Toy Story 4

Toy Story 4

This three-hanky picture further develops and strengthens the motivations of toy heroes–and miraculously, in a way that doesn’t retread what came before it.

Toy Story 4

4 / 5

After the apparent finality of Toy Story 3, the very concept of another sequel felt like little more than one of the hollow cash grabs Disney is so known for. But despite the odds, Toy Story 4 feels neither perfunctory nor contrived. It’s the rare sequel that smartly shifts sideways rather than awkwardly pressing forward.

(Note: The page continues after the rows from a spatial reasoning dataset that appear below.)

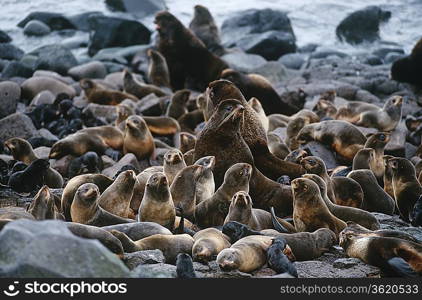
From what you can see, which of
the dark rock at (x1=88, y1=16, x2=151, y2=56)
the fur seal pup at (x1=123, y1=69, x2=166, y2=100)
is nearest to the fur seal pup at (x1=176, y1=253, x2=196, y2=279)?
the fur seal pup at (x1=123, y1=69, x2=166, y2=100)

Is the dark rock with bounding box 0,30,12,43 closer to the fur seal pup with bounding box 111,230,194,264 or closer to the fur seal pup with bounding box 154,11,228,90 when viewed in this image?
the fur seal pup with bounding box 154,11,228,90

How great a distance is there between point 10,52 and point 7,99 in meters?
8.79

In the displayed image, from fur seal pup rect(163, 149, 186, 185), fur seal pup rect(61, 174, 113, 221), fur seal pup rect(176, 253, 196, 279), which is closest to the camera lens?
fur seal pup rect(176, 253, 196, 279)

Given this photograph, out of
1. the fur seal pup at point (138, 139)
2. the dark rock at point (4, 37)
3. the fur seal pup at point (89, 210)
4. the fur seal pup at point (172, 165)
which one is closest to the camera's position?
the fur seal pup at point (89, 210)

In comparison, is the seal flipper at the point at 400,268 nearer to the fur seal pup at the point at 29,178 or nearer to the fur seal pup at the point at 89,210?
the fur seal pup at the point at 89,210

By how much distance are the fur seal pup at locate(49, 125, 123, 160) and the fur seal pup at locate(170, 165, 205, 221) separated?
321 cm

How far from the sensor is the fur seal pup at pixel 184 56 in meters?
17.2

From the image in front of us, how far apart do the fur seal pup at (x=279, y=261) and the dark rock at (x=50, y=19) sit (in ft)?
79.4

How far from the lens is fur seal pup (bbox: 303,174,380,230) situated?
7.04m

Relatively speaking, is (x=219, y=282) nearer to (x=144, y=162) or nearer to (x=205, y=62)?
(x=144, y=162)

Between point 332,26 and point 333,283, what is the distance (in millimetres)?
29722

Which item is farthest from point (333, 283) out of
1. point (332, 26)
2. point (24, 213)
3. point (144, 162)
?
point (332, 26)

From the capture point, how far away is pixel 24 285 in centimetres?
381

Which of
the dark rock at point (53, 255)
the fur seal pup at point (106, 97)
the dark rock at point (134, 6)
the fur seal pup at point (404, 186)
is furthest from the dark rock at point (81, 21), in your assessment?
the dark rock at point (53, 255)
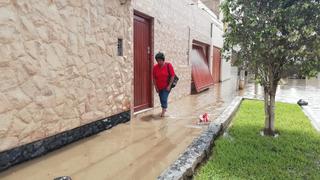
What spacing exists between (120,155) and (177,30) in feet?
23.1

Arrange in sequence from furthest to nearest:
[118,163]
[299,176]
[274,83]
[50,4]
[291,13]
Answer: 1. [274,83]
2. [291,13]
3. [50,4]
4. [118,163]
5. [299,176]

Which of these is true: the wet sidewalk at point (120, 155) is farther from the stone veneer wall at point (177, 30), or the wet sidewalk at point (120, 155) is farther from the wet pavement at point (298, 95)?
the wet pavement at point (298, 95)

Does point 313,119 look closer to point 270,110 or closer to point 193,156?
point 270,110

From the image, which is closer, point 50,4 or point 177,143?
point 50,4

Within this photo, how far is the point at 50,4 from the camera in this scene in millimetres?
4094

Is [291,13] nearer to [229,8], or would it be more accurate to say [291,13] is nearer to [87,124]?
[229,8]

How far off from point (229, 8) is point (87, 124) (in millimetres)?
3142

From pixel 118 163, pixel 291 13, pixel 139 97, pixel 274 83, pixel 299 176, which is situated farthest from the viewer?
pixel 139 97

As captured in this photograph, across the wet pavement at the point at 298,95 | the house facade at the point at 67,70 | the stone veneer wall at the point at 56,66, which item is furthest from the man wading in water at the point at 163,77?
the wet pavement at the point at 298,95

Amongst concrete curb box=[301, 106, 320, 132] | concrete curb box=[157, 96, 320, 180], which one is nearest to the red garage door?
concrete curb box=[301, 106, 320, 132]

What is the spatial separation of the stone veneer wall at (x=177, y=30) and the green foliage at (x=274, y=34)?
9.14 ft

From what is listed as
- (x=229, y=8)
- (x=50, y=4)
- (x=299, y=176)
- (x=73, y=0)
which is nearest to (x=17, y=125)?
(x=50, y=4)

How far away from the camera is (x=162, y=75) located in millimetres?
6828

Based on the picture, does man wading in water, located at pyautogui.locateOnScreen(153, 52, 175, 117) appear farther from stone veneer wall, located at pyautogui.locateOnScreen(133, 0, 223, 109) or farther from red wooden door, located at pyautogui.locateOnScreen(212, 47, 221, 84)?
red wooden door, located at pyautogui.locateOnScreen(212, 47, 221, 84)
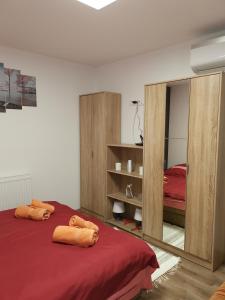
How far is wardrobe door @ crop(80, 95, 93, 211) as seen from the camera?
3.93 m

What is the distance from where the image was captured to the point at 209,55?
8.35ft

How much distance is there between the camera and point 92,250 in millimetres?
1829

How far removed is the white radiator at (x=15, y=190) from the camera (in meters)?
3.16

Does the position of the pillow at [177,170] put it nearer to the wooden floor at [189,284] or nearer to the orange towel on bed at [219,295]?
the wooden floor at [189,284]

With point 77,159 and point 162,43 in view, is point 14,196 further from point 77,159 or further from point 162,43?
point 162,43

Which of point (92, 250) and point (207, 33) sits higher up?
point (207, 33)

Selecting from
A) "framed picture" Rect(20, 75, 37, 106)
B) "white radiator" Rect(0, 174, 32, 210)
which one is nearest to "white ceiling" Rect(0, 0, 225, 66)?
"framed picture" Rect(20, 75, 37, 106)

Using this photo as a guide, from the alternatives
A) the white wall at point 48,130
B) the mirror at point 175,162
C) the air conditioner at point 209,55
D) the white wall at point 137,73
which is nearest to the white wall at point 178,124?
the mirror at point 175,162

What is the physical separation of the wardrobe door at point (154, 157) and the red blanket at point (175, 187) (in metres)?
0.09

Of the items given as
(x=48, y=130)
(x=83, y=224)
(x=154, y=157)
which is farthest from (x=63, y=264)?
(x=48, y=130)

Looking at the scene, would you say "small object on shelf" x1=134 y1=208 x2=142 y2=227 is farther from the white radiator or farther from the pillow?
the white radiator

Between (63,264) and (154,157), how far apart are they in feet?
5.69

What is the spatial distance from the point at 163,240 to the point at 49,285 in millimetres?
1845

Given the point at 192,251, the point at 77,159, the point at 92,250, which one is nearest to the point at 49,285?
the point at 92,250
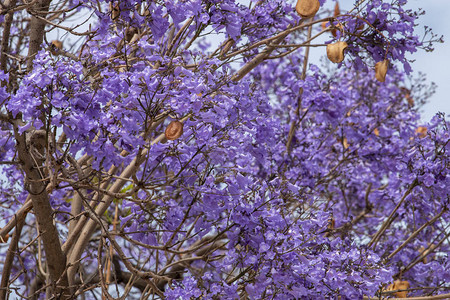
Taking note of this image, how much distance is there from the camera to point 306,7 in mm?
3674

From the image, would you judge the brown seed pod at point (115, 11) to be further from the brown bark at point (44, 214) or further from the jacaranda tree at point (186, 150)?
the brown bark at point (44, 214)

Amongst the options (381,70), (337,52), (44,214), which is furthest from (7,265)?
(381,70)

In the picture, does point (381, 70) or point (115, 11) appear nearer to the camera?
point (115, 11)

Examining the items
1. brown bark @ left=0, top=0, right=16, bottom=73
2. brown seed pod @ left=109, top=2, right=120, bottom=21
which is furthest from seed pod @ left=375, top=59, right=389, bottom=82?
brown bark @ left=0, top=0, right=16, bottom=73

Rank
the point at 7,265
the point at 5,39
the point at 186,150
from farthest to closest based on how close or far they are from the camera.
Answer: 1. the point at 7,265
2. the point at 5,39
3. the point at 186,150

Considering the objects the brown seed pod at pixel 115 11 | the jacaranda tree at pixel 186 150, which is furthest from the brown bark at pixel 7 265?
the brown seed pod at pixel 115 11

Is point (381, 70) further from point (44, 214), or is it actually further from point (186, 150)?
point (44, 214)

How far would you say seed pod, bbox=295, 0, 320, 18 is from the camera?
3662 millimetres

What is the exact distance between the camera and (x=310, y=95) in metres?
5.38

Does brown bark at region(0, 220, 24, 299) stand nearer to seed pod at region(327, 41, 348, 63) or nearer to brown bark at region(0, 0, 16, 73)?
brown bark at region(0, 0, 16, 73)

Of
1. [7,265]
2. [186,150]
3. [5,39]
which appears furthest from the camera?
[7,265]

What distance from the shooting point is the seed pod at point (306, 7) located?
3.66 metres

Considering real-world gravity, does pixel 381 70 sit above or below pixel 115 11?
below

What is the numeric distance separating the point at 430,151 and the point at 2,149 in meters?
3.13
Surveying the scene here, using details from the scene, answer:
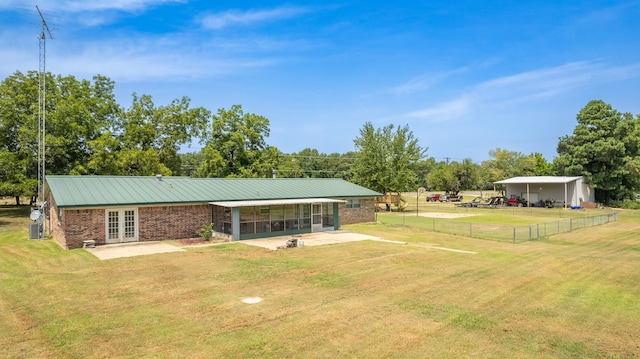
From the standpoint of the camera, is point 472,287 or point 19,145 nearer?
point 472,287

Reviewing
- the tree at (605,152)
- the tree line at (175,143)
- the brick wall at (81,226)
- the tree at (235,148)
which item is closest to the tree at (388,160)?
the tree line at (175,143)

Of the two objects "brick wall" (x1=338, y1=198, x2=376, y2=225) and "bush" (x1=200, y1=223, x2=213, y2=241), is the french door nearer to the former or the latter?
"bush" (x1=200, y1=223, x2=213, y2=241)

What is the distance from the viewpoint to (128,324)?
9102 mm

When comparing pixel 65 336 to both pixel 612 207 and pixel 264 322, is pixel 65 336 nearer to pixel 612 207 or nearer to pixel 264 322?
pixel 264 322

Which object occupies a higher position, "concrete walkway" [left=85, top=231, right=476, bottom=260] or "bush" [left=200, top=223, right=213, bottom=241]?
"bush" [left=200, top=223, right=213, bottom=241]

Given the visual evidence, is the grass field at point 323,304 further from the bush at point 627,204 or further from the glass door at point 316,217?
the bush at point 627,204

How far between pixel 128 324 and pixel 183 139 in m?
40.3

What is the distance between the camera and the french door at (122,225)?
21109 millimetres

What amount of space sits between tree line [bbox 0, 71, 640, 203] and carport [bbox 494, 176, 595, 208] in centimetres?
200

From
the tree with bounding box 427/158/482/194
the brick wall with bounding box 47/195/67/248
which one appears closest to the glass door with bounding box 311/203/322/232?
the brick wall with bounding box 47/195/67/248

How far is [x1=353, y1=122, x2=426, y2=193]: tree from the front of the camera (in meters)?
46.2

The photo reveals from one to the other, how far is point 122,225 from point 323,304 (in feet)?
48.7

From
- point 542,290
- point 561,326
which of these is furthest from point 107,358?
point 542,290

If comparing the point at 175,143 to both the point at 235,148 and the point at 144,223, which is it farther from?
the point at 144,223
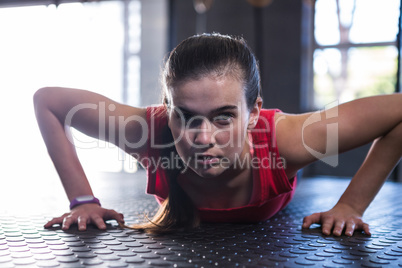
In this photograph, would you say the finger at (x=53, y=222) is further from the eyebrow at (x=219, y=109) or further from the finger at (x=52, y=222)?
the eyebrow at (x=219, y=109)

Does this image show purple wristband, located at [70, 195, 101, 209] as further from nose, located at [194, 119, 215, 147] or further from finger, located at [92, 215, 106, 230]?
nose, located at [194, 119, 215, 147]

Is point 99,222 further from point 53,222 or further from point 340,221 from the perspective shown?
point 340,221

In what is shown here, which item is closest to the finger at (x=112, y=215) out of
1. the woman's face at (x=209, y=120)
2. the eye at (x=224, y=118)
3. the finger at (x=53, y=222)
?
the finger at (x=53, y=222)

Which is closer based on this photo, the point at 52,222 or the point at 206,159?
the point at 206,159

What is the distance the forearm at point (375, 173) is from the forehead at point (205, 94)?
46 centimetres

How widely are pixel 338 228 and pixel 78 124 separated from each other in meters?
0.77

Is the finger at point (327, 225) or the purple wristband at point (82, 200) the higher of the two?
the purple wristband at point (82, 200)

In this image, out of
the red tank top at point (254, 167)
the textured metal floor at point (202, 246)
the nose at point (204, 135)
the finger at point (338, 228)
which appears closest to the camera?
the textured metal floor at point (202, 246)

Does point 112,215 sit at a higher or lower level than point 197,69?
lower

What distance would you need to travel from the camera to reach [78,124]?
3.97 ft

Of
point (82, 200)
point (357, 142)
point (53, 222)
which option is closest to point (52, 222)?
point (53, 222)

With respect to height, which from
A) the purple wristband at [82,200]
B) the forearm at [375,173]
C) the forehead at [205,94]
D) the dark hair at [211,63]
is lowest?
the purple wristband at [82,200]

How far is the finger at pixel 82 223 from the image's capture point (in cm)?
102

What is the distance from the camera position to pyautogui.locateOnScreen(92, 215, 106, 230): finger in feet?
3.42
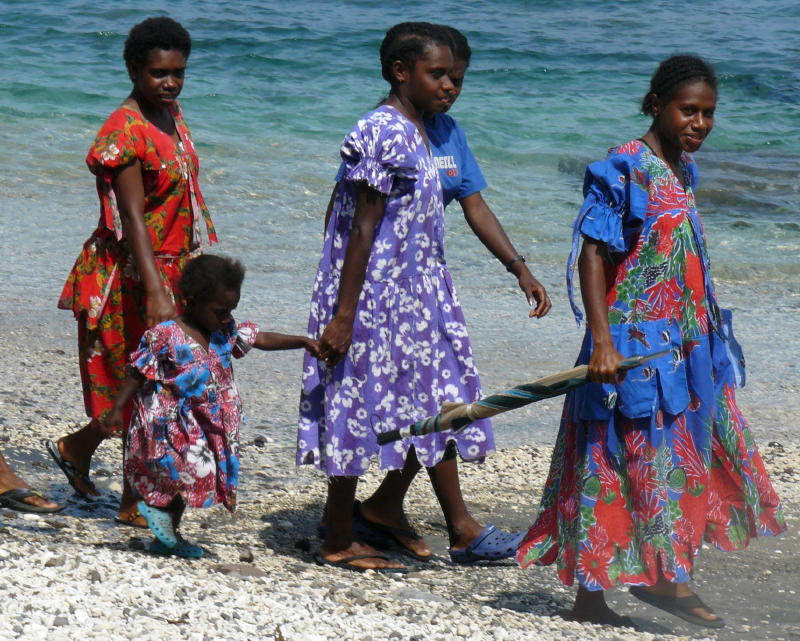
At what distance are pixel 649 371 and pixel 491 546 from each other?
106 centimetres

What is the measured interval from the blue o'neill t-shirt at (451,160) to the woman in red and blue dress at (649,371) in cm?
77

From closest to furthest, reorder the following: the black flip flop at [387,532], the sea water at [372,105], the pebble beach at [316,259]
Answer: the pebble beach at [316,259] → the black flip flop at [387,532] → the sea water at [372,105]

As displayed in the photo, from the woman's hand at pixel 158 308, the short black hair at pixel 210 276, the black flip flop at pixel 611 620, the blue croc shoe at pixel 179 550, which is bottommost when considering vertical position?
the black flip flop at pixel 611 620

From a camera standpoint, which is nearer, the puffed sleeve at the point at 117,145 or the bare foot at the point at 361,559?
the puffed sleeve at the point at 117,145

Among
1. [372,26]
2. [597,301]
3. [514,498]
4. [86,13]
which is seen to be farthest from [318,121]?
[597,301]

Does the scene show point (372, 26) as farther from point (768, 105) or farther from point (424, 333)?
point (424, 333)

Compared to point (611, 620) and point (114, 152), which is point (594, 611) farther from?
point (114, 152)

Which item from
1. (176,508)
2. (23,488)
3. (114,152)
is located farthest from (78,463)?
(114,152)

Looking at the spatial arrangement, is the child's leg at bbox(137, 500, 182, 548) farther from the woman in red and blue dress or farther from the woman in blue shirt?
the woman in red and blue dress

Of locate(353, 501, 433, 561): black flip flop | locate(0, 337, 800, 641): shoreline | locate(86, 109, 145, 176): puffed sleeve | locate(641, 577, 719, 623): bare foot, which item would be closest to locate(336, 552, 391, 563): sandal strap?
locate(0, 337, 800, 641): shoreline

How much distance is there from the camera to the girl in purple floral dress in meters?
4.06

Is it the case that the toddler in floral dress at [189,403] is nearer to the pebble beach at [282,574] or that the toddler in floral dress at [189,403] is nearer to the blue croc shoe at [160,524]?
the blue croc shoe at [160,524]

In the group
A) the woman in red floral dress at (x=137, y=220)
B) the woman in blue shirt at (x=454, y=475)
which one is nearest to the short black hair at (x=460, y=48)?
the woman in blue shirt at (x=454, y=475)

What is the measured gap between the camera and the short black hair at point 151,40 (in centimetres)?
424
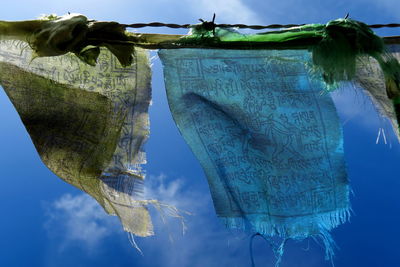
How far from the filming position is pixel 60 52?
5.54ft

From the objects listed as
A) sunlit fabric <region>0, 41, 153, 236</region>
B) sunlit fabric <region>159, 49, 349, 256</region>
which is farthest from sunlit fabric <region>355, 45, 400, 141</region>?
sunlit fabric <region>0, 41, 153, 236</region>

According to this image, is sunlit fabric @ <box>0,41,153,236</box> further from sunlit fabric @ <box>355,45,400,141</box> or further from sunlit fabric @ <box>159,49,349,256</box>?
sunlit fabric @ <box>355,45,400,141</box>

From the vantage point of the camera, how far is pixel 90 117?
74.0 inches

Toy Story 4 is more fun, heartfelt and expertly executed than it has any right to be, given the irascible sense that this project is little more than a vestigial tail on a series that already had its curtain call. But it’s one of the more unique sequels in recent memory for the way it relates to the films that precede it. The gang’s all here from the last outing, still ostensibly led by Woody (Tom Hanks), only now living as Bonnie’s toys instead of Andy’s, it seems that every cast member fits into the new paradigm except our favorite cowboy.

But rather than retread similar arcs Woody has gone through in every previous iteration of this narrative, the many credited writers introduce a minor retcon to the off-screen exit of former cast member Bo Peep (Annie Potts) that perfectly sets up a new journey unique to Woody and his experiences as an ex-favorite toy and pseudo-Toy Elder. The thrilling prologue sequence, a flashback to Andy’s youth, both explains how Bo Peep became a lost toy and heavily foreshadows Woody’s uncertain new future. It’s a brilliant little story wrinkle that upends the simplicity of these toys’ lives and goals, like finding a new door in an old house that opens to several other heretofore unseen new rooms.

The film expands the spectrum of humanity within how we’ve perceived these toys thus far, particularly through the new breakout character Forky (Tony Hale), a spork brought to life by Bonnie and some pipe cleaner that can’t accept that he is now a toy and what that means. Forky’s arc is largely a funny one, but there’s an existential boldness to its inclusion that makes the film feel fresh and new in a way few would have anticipated. Let’s be honest. Toy Story 4 could be a straightforward collection of fan service moments and it would still make a ton of money, but there’s enough lurking under the surface to suggest this was done for love as much as money.

But beyond Pixar’s usual sturdy screenwriting and the exciting way they pack so much story into agreeable runtimes, this movie is truly a beauty to behold. Every year, we as consumers get more and more excited about the way individual strands of hair can now be rendered, and with specs increasing year over year, Moore’s Law dictates that computer animated films will continue to grow ever more horrifying in their realistic splendor. Yet this isn’t a case of detail and richness for its own sake, but of carefully realized visuals supporting the tenderness and humanity of an otherwise fantastical story.

Whereas the then astounding visuals of 2010 were focused on making everyone cry as hard as possible as often as possible in Toy Story 3, this film picks up the baton from Spielberg’s Tintin work in making computer animation more swashbuckling and epic, particularly with the film’s handling of the new and improved Bo Peep. No longer a background character and casual love interest stuck behind Woody, with her snatched waist and slim thicc frame, Bo is the dashing co-lead of a Romancing The Stone style screwball comedy alongside Woody, suggesting an entire world within the Toy Story mythos beyond a bunch of old toys looking sad that their kid is too old to play with them. She’s a charming action hero bursting out of a slice of life drama and showing that drama’s protagonist, Woody, that there’s more to life than doting on a child.

But the sentimentality doesn’t get entirely jettisoned. This is still a three-hanky picture that further develops and strengthens the motivations of toy heroes. It just does so, miraculously, in a way that doesn’t retread what came before it. Somewhat mercifully, Toy Story 4 does such a good job of suggesting a life beyond this installment that audiences would never need to see it come to life in an eventual Toy Story 5. The team left it all out on the field with this one. Perhaps it’s time to retire their jerseys and let well enough alone.